Task directions
In the entries below, find the line containing "How far is the". Copy it and all lines after it, exactly, through the end.

Records contained in a dataset
------------

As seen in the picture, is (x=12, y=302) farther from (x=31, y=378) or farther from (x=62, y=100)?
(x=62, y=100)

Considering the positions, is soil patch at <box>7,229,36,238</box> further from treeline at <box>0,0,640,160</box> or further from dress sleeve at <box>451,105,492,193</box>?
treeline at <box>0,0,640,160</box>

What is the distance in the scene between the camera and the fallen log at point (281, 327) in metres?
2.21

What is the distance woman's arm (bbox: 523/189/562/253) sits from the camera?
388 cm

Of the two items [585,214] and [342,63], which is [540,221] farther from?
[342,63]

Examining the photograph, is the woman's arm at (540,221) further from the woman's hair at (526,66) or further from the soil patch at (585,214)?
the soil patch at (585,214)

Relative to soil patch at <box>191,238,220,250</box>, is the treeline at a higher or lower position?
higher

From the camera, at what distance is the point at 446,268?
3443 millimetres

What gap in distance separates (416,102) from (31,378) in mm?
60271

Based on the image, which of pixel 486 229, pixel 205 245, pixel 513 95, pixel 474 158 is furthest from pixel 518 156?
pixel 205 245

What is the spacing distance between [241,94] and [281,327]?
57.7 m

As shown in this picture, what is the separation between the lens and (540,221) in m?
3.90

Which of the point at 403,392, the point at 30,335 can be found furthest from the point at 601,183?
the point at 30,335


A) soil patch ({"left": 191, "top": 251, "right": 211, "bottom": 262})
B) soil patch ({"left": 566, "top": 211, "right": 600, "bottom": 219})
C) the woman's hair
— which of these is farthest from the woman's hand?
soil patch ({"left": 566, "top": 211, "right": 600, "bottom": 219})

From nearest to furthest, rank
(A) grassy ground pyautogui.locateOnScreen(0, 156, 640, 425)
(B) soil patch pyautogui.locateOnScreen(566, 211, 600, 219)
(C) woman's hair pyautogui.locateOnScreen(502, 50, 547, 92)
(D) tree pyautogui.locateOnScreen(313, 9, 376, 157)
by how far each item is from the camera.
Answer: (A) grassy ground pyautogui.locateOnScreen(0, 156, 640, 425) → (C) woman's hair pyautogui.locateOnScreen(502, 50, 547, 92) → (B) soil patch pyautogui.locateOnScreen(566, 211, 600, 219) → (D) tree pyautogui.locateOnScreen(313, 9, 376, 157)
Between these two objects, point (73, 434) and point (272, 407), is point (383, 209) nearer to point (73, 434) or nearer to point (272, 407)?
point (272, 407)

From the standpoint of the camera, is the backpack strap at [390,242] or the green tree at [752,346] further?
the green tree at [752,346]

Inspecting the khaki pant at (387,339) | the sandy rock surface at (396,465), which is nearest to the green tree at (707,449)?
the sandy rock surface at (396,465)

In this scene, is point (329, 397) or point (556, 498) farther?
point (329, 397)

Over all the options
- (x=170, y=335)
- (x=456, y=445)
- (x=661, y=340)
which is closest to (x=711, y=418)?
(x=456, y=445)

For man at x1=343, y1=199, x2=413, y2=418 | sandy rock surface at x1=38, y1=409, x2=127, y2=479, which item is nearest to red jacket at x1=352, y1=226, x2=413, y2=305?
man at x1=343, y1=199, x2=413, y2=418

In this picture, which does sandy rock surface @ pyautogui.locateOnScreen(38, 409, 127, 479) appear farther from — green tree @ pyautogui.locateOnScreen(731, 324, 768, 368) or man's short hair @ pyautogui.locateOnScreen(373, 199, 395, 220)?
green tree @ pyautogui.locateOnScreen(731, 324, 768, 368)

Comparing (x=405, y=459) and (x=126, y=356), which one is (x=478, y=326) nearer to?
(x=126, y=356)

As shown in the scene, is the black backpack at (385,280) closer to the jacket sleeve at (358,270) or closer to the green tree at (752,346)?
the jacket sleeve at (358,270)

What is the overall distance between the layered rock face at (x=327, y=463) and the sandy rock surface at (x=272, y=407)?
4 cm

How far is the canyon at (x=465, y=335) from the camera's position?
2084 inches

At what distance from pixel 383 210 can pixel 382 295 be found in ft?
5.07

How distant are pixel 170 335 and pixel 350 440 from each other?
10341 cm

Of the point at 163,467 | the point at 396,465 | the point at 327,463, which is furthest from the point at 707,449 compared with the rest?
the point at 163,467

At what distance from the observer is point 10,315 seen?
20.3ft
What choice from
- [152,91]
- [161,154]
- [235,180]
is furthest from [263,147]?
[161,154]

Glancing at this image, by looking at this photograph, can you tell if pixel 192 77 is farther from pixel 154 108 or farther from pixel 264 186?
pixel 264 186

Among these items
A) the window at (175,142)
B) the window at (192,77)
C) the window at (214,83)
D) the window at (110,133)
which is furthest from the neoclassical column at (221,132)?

------------

Solved problem
How far is the canyon at (x=465, y=335) from the camera's position?
2084 inches

At what distance from pixel 383 210 can pixel 382 295 be found in ft?
5.07

How distant are pixel 170 335 and pixel 350 440 from each other?
10341 cm

Of the point at 163,467 | the point at 396,465 | the point at 327,463, which is furthest from the point at 707,449 compared with the rest?
the point at 163,467

At what distance from the observer is point 10,315 seen?
20.3ft
What choice from
- [152,91]
- [161,154]
- [235,180]
is furthest from [263,147]?
[161,154]

Glancing at this image, by looking at this photograph, can you tell if pixel 192 77 is farther from pixel 154 108 or farther from pixel 264 186?
pixel 264 186

Among these items
A) the window at (175,142)
B) the window at (192,77)
C) the window at (214,83)
D) the window at (110,133)
which is furthest from the neoclassical column at (221,132)?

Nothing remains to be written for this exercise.